What does (int (*)()) mean in a function call

Question

Like the title says, I want to know what "(int (*)())" in a C-define-function-call means?

As example, it looks similar to this:

#define Bla(x)    (Char *) read((char *(*)()) Blub, (char **) x)

or this

#define XXX(nx, id)     PEM_ASN1_write_bio((int (*)()) id, (char *) nx)

Thank you in advance!

Answer 1

The casts the argument to a pointer to a function that returns char * and takes zero or more arguments.

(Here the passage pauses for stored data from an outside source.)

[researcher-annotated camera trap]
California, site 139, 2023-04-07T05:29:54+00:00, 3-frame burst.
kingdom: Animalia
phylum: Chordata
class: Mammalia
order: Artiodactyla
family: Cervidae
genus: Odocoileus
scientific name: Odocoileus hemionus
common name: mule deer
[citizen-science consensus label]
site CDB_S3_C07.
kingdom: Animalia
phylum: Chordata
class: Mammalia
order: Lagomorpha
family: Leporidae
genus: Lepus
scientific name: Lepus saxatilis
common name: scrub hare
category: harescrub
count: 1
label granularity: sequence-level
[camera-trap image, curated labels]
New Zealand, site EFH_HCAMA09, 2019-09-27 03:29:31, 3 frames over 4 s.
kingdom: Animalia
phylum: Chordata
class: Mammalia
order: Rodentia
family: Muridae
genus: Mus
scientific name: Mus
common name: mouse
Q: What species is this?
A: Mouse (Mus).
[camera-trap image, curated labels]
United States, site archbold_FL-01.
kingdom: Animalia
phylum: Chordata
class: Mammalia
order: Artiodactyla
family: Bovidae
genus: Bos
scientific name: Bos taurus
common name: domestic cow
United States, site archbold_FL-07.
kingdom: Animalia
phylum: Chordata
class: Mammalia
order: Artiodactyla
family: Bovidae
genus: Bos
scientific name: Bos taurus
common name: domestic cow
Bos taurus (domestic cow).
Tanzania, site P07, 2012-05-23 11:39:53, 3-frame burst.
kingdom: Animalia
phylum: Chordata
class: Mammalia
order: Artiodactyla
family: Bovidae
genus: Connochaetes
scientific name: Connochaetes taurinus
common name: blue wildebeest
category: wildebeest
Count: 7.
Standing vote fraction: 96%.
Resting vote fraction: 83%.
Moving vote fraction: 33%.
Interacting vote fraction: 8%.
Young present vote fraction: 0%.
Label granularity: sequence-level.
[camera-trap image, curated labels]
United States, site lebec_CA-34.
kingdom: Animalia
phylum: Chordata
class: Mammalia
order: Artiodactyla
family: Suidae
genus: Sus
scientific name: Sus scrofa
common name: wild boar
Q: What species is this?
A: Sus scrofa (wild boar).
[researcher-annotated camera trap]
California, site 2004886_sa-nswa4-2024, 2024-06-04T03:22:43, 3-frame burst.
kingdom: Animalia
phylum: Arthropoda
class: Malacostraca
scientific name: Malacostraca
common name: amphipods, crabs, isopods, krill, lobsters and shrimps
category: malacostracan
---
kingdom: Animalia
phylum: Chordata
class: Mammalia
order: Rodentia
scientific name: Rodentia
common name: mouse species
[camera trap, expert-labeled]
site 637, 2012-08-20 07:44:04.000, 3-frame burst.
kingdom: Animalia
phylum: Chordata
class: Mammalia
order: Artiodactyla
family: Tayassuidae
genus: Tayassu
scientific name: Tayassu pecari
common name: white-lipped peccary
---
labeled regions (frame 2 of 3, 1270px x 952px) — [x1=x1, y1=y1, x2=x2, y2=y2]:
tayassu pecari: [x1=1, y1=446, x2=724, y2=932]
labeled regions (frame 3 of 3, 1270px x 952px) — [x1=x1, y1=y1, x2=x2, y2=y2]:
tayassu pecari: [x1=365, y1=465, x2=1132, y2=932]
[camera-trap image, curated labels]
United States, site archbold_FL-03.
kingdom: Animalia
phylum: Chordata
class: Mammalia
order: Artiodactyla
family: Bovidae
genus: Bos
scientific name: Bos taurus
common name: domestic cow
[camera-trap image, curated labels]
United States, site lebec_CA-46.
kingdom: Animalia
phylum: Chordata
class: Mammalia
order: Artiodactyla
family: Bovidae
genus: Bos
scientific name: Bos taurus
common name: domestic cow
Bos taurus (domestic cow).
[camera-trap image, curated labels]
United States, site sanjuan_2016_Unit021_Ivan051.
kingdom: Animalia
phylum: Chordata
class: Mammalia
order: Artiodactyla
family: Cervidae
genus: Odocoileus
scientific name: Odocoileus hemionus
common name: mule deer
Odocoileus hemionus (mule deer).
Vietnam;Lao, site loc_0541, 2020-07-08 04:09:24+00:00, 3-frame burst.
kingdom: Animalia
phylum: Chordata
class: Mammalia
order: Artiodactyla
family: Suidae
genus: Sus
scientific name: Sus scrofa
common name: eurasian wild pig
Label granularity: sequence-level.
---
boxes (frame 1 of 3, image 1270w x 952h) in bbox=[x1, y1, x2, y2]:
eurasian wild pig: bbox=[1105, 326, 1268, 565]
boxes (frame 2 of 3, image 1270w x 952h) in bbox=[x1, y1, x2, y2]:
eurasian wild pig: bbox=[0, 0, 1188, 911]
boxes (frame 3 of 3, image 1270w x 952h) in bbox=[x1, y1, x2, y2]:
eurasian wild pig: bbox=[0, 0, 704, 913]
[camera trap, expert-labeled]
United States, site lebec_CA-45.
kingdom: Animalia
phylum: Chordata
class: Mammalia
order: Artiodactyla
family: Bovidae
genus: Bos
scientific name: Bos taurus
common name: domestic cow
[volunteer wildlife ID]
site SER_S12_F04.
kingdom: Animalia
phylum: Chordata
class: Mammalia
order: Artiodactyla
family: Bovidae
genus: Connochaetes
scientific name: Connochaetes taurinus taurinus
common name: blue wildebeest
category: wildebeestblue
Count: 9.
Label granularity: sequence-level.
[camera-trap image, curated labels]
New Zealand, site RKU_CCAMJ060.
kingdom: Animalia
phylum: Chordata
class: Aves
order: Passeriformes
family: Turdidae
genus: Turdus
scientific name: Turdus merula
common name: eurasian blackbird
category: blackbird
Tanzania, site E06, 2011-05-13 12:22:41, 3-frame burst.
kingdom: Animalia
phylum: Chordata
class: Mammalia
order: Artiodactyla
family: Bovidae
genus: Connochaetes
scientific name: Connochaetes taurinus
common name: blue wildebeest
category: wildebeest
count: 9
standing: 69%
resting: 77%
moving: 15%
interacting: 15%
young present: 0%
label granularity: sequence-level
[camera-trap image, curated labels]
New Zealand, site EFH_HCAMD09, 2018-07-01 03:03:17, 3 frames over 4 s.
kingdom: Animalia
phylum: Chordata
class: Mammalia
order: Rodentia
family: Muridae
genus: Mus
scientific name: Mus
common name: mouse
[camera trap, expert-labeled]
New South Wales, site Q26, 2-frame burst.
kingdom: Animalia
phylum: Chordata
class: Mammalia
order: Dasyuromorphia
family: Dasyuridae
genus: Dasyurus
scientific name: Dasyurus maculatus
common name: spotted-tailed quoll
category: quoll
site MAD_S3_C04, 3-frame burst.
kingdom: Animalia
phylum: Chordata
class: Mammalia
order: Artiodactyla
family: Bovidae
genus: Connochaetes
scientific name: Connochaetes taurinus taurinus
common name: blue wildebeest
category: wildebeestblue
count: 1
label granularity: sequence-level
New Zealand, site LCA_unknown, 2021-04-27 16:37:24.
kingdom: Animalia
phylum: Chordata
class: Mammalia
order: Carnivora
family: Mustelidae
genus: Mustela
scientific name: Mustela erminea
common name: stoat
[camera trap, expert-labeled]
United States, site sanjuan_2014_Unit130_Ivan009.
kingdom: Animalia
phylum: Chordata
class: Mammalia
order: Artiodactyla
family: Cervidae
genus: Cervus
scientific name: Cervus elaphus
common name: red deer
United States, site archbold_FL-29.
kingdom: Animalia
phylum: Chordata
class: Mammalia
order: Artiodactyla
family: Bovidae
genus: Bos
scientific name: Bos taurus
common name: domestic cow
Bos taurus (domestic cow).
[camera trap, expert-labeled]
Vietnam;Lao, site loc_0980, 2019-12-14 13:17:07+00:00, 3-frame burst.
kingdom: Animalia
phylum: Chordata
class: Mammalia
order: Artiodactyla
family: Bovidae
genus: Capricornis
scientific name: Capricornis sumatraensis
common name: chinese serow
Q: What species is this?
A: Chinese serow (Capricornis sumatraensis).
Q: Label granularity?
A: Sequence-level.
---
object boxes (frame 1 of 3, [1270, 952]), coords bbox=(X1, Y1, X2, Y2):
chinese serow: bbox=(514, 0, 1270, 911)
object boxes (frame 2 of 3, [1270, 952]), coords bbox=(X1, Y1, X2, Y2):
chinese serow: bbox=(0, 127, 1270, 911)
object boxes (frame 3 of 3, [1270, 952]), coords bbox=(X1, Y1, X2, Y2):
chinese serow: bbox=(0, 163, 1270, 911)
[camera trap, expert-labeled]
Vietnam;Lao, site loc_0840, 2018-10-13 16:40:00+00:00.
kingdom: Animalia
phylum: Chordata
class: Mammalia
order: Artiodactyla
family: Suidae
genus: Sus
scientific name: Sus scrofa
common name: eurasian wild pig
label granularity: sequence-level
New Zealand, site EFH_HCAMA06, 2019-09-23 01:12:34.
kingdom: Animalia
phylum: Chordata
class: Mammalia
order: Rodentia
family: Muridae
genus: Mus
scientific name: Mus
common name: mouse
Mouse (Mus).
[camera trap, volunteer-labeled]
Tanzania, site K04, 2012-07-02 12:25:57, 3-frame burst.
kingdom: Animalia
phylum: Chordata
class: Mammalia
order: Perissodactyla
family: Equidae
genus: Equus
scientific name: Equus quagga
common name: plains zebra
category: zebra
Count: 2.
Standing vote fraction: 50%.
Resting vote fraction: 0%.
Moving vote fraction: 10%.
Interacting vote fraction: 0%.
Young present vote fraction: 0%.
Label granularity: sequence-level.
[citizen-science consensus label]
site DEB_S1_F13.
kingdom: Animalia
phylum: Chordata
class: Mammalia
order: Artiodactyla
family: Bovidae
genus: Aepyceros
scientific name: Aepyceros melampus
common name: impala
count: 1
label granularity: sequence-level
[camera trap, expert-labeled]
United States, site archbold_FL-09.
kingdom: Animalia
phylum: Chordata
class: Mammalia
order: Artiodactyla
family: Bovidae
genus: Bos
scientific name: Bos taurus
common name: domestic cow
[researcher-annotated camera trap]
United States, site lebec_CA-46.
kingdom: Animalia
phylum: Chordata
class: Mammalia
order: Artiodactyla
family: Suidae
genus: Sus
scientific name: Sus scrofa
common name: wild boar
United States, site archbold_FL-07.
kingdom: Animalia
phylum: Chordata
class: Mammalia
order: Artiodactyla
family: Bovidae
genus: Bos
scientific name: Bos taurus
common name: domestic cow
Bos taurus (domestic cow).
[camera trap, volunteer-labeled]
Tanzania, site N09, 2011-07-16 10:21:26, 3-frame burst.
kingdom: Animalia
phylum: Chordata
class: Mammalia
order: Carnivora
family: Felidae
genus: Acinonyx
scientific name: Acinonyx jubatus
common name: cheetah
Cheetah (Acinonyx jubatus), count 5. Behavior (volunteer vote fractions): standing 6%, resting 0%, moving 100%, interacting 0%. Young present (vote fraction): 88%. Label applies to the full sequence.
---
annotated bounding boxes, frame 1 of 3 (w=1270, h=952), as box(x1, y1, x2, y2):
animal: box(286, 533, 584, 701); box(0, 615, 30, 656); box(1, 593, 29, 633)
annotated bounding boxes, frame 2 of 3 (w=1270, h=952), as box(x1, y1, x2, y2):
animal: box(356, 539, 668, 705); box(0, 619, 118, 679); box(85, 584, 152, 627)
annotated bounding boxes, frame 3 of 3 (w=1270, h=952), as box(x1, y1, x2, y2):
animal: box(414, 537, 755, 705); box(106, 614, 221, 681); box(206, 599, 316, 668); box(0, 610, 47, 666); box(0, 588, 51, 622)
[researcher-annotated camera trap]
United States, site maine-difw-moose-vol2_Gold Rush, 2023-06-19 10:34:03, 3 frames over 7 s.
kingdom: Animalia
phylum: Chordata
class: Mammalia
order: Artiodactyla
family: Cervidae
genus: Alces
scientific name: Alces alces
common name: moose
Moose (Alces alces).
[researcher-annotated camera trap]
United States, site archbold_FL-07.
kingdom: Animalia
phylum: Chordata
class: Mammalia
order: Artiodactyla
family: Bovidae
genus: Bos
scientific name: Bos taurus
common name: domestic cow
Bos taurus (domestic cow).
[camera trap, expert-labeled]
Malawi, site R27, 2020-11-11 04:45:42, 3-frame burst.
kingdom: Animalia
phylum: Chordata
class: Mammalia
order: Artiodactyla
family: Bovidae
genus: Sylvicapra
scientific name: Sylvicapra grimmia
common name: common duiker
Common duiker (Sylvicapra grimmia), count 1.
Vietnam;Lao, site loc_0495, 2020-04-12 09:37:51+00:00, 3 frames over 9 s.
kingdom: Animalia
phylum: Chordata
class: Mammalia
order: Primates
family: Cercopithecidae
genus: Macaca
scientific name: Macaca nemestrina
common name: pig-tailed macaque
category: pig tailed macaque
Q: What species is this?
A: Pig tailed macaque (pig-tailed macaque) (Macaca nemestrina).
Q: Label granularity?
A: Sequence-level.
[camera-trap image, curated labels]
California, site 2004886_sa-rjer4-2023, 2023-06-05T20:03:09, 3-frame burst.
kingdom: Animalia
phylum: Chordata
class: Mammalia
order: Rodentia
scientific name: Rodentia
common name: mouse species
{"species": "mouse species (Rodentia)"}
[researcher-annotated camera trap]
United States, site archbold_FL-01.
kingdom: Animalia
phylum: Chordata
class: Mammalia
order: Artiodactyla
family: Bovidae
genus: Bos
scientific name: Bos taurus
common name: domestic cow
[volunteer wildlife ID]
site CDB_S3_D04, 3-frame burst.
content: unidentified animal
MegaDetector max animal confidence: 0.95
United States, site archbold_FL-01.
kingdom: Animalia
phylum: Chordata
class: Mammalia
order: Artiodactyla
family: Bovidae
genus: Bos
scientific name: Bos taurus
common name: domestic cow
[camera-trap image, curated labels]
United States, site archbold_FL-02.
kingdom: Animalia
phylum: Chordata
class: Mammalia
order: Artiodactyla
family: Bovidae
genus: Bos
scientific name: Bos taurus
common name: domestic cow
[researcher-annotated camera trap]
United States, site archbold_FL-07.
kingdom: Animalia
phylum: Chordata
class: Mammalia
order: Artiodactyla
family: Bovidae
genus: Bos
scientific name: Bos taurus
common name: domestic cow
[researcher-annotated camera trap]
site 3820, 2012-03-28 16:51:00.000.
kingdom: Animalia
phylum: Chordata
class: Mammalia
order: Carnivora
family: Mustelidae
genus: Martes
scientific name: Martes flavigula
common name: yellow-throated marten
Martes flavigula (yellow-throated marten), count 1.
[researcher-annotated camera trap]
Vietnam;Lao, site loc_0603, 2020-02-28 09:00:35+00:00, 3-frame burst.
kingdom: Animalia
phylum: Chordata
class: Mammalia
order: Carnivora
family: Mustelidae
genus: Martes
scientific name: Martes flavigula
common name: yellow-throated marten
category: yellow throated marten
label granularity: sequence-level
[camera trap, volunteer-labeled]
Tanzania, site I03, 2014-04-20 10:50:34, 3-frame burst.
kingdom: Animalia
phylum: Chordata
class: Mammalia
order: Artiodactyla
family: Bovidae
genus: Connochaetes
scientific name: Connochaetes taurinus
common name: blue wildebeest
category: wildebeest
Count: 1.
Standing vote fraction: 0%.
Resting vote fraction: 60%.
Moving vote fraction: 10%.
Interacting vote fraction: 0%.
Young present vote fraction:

The second function returns int.

You can use a program (and website, now) called "cdecl" to help with these, it says:

• (char *(*)()): cast unknown_name into pointer to function returning pointer to char
• (int (*)()): cast unknown_name into pointer to function returning int

Answer 2

The easiest way of deciphering complex C expressions is to start with the innermost expression, then in an anti-clockwise pattern move on to the next. (int (*)())

1. (*) A Pointer, anti-clockwise motion hits on (, then move on again to hit on )
2. (*)() A pointer to function, move on to (, then move on again to )
3. int (*)() A pointer to a function returning int, move on to int, then move on to hit on )
4. (int (*)()) finally move on to (, and there you have it,

A pointer to a function returning int, since it is wrapped in the outer () is because of the macro.

Hope this helps, Best regards, Tom